Images should be left out, and everything else in the listing reproduced exactly.

:: DATA SECTION ::
══════════

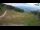 Webcam in Krvavec, 0 mi away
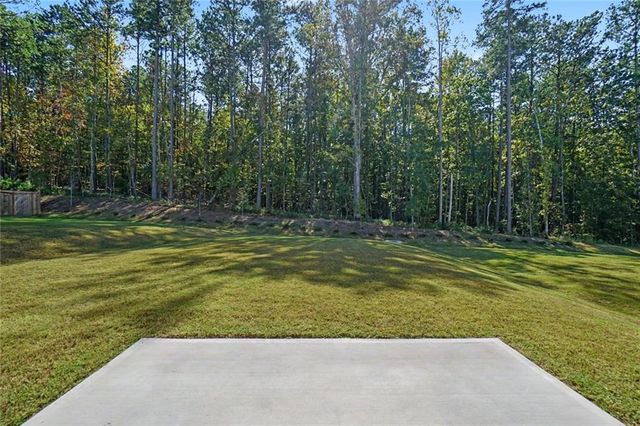 90 Hampton Terrace, Dallas, GA 30157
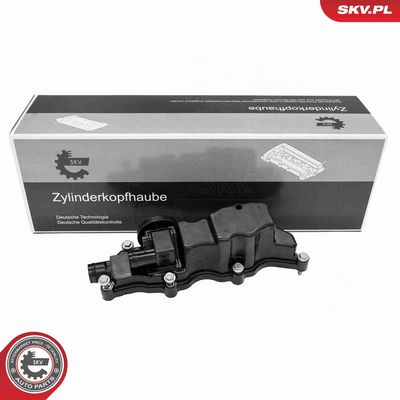 Cylinder Head Cover ESEN SKV 48SKV179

══════════

:: RESULT FOR THIS EXERCISE ::
 Webcam in Krvavec, 0 mi away
 90 Hampton Terrace, Dallas, GA 30157
 Cylinder Head Cover ESEN SKV 48SKV179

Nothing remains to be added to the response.